The significance of women’s paid work to economic prosperity was brought out in a recent Resolution Foundation report, which has already been mentioned by my noble friend Lady Healy of Primrose Hill. However, it also points out that, compared to the better and best-performing countries, around 1 million women could be considered missing from the UK workplace. I want briefly to discuss three policy areas.

The first is the gendered division of labour. In my academic work on feminist perspectives on citizenship, I identify who does what in the private sphere of the home as critical to women’s opportunities for citizenship in the public sphere of the labour market and politics. As women still take the main responsibility for care and housework in the domestic economy, many make their contribution to the wider economy with one hand tied behind them, as the suffragette Hannah Mitchell put it so well many years ago. The Resolution Foundation argues that couples in the UK continue to adopt unusually unequal caring and working roles within the household, and would prefer to adopt more equal roles. It says that there is an opportunity for public policy to raise female employment by freeing couples to share roles in the home.

I suggest that public policy can help through the regulation of working time. A long-hours culture for men is harmful to gender equality for those with family responsibilities. A shorter full-time working week, combined with a range of flexible working opportunities and better pay and conditions for part-time workers would help. So, too, would a reformed parental leave system that followed the Nordic model—which appears so fashionable at present—of earmarking a period of parental leave for fathers on a “use it or lose it” basis without penalising mothers. This, which is often called the “daddy quota”, is typically leave of one or two months. Cross-national analysis suggests that Nordic fathers typically spend more time on childcare than other fathers. While we cannot be sure that that is attributable to parental leave, there is Nordic research that indicates that male use of parental leave has a positive effect on the gendered division of labour and the father’s subsequent involvement in childcare. This also relates to the point made by the noble Baroness, Lady Bottomley, about men’s involvement in primary schools. Therefore, I very much welcome the Government’s support for the idea of a daddy quota in their consultation on modern workplaces. I hope they will not be discouraged from pursuing it by those who argue that it would somehow be detrimental to business.

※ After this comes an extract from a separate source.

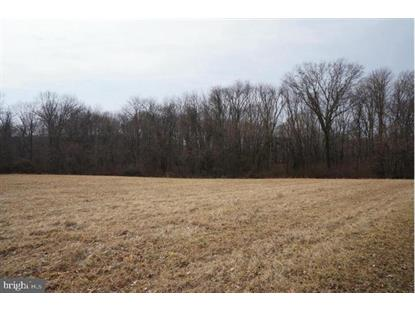 0 AIRY HILL ROAD Chestertown, MD MLS# MDKE114034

The second related obstacle is childcare, already discussed by my noble friends Lady Healy and Lord Davies of Abersoch. The OECD has highlighted the extent to which unusually high childcare costs represent a barrier to dual-earner families in the UK and, of course, to lone parents. Unfortunately, the cut in help with childcare costs through the tax credit system, at a time when the Daycare Trust shows that these costs are spiralling, raises the barrier further, despite the welcome planned extension to those doing mini-jobs.

Thirdly and finally, the cutback in support for childcare contributes to a deterioration in work incentives for second earners, the majority of whom are women. In low-income households, second earners’ work incentives will also be badly hit by the introduction of universal credit. It is supposed to improve work incentives, yet the policy briefing of the Department for Work and Pensions shows how, even without taking account of childcare costs, most second earners on universal credit will face a reduced incentive to take or stay in paid work, and about three-quarters will face a reduced incentive to improve their earnings once in work. We raised this issue in the passage of the Welfare Reform Bill, pointing out that universal credit could mean a shift back to a more traditional male-breadwinner model and weaken the labour market position of women. As the Women’s Budget Group has pointed out, even a fairly short period out of the labour market can mean the depreciation of women’s human capital and future earning power. The noble Lord, Lord Freud, acknowledged the importance of the issue but said that it was not a priority. Therefore, I hope that the Minister might talk to him about how the impact of universal credit on second earners might be monitored.

To conclude, I suggest that there is no point in your Lordships’ House taking note of women’s contribution to economic growth if we do not also identify the obstacles to that contribution and how they might be overcome. This has implications for a number of government departments and I hope that the Minister will pass on the message as well as the many powerful messages that have come from noble sisters and brothers today.